** start of SOURCE **
Thomas Lord suggested “When you write your code, avoid capturing environments and then you are all set.”

He is apparently suggesting option 2 for the first question: explicit marking of environments you wish to capture. This is a considerably weaker proposal because allows the user to statically analyze any code that doesn't use a first-class environment, and it allows the implementation freedom in choosing environment representations in any code that doesn't use first-class environments. I have few objections to that, but let's examine question 2 under this proposal.

The second question is whether all bindings are visible, or only those bindings that the user explicitly specifies. The latter would take a form something like this: (the-environment foo bar <more variables here> ...). I have a small objection to this. It is poor practice to expose the internal names of your variables (see previous posts). I don't think it useful for Scheme standardization because it is trivially implemented as a macro. (The third option of some bindings being available, some not, is not worth considering. It would be impossible to write portable code that used them because there are no guarantees they exist.)

So allow me to summarize my objection to first-class environments:
  • If first-class environments can be arbitrarily extracted from any closure, you can no longer depend on lexical scoping. You throw the baby out in favor of the bathwater.
  • If first-class environments can only be obtained through use of an explicit special form, and you explicitly enumerate the variables captured, you don't need a change to the standard, you need a SRFI with a macro.
  • If first-class environments can only be obtained through use of an explicit special form, but all visible variables captured, you still don't need a change to the standard, you need a SRFI with a more complicated macro.


It isn't clear to me how hygienic macros would work with first-class environments. Recall that if a hygienic macro introduces bindings, the appropriate renaming is performed during transcription to avoid accidental capture. But if we wish to capture one of these bindings, we'll need to be able to refer to it in some way. Code outside the macro would be unhygienic if it could refer to the variable, so that's a problem. Code inside the macro would work fine (it would be renamed appropriately to keep a hold of the reference), but then you don't need a change in the standard to put code inside your macros.

Monday, September 21, 2009

Closing in

In the previous posts I showed some problems that occur when you poke holes in the abstraction you get from procedures. By default, lexical scoping is opaque and you have to write extra code to poke through the holes. But is there any advantage to procedural abstraction and lexical scoping beyond the fact that it is a reasonable default?

The big advantage is that procedural abstraction allows you to separate use from implementation. We don't need to know how a procedure accomplishes what it does, we just need to know what the result should be. On the other side of the barrier, we don't need to know how where the arguments came from, or what the result is used for, we just need to compute it. Presumably, the more efficiently the better. Now let's return to Louis Reasoner. He's just written a sorting routine:
(define (lib-sort list <)
** end of SOURCE **
** start of GIVEN RECORDS **
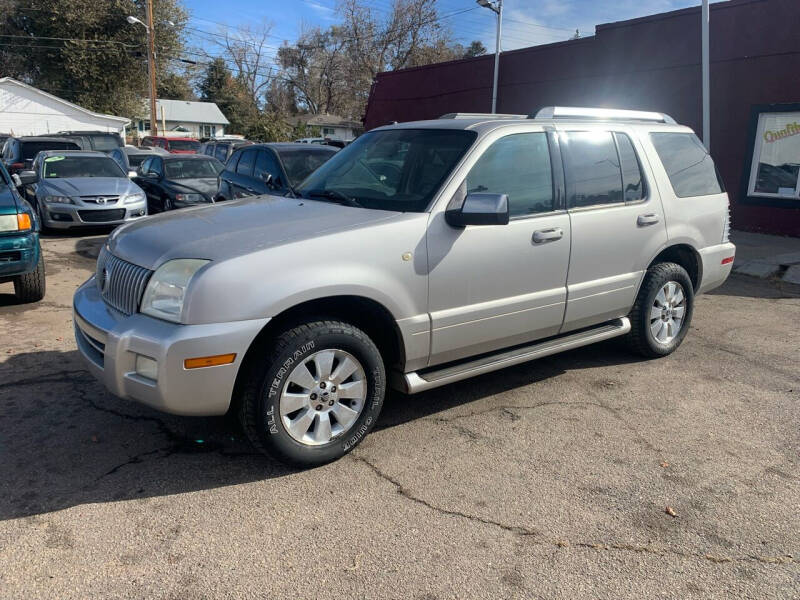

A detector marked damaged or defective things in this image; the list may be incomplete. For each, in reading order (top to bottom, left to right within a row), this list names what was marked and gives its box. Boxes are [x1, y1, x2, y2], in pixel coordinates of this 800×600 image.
** end of GIVEN RECORDS **
** start of GIVEN RECORDS **
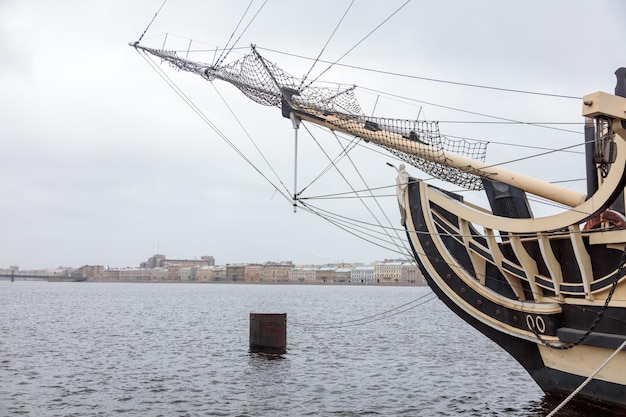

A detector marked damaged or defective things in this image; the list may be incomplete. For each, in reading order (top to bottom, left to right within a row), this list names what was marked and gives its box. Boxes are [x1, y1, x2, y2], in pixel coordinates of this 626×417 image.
** end of GIVEN RECORDS **
Can you carry on the Scheme blog post about first-class environments and procedural abstraction, picking up right after its last line?

__RESULT__.
  (cond ((pair? list)
         (let ((first (car list)))
           (do ((before '() (cons (car after) before))
                (after (lib-sort (cdr list) <) (cdr after)))
               ((or (null? after) (< first (car after)))
                (append (reverse before)
                        (cons first after))))))
        ((null? list) '())
        (else (error "foo"))))
It occurs to him that maybe that call to reverse could be a bottleneck, so he instruments it with the code from the last post:
(define lib-sort
  (let ((reverse-counter 0))
    (register-counter! reverse-counter)
    (lambda (list <)
      (cond ((pair? list)
             (let ((first (car list)))
               (do ((before '() (cons (car after) before))
                    (after (lib-sort (cdr list) <) (cdr after)))
                   ((or (null? after) (< first (car after)))
                    (set! reverse-counter (+ reverse-counter 1))
                    (append (reverse before)
                            (cons first after))))))
            ((null? list) '())
            (else (error "foo"))))))
;Value: lib-sort

(lib-sort '(3 1 4 1 5 9 2 6 5 3 5) <)
;Value 20: (1 1 2 3 3 4 5 5 5 6 9)

((cadr (assq 'reverse-counter *counters*)))
;Value: 11
But Louis is called away before he can go much further down this path. He gives the rest of his tasks to his intern.

The intern has to write a program that, given a list, sorts it and returns a pair where the car is the sorted list, and the cdr is the length of the sorted list. That's trivial:
(define (sort-and-length list <)
  (let ((s (lib-sort list <)))
    (cons s (length s))))
But it occurs to him that this is less efficient than it could be. The call to length has to traverse the entire list, and presumably the call to lib-sort must as well. In order to cut down on the number of list traversals, the intern takes a look at the code for lib-sort. It is rather baffling to him (he is an intern), but he figures out that since reverse is called on every recursive call, the number of calls to reverse has to equal the length of the list. So he codes up this monstrosity:
(define (sort-and-length list <)
  (let* ((c (assq 'reverse-counter *counters*))
         (start ((cadr c)))
         (s (lib-sort list <)))
      (cons s (- ((cadr c)) start))))
Time passes...

It turns out a customer is complaining that the code is too slow. A quick test shows that he is trying to sort a list of ten thousand elements and it is spending all its time in lib-sort.

“What idiot wrote this?!” asks Cy D. Fect. “There is an FFI to qsort.” Cy replaces the sort routine:
(define (lib-sort list predicate)
  (vector->list (ffi-qsort (list->vector list) predicate)))
Of course he removed the code that tracks calls to reverse because qsort doesn't use it. When he checks in the code, lib-sort is much, much faster, but for some reason all the menus in the GUI now only contain a single entry. Cy calls in Ben Bitdiddle for help. Ben notices that the GUI calls sort-and-length for each menu, and sort-and-length is reporting that each menu has zero entries. He fixes sort-and-length to do the obvious thing and everything is off and running again. Ben shakes his head and sighs.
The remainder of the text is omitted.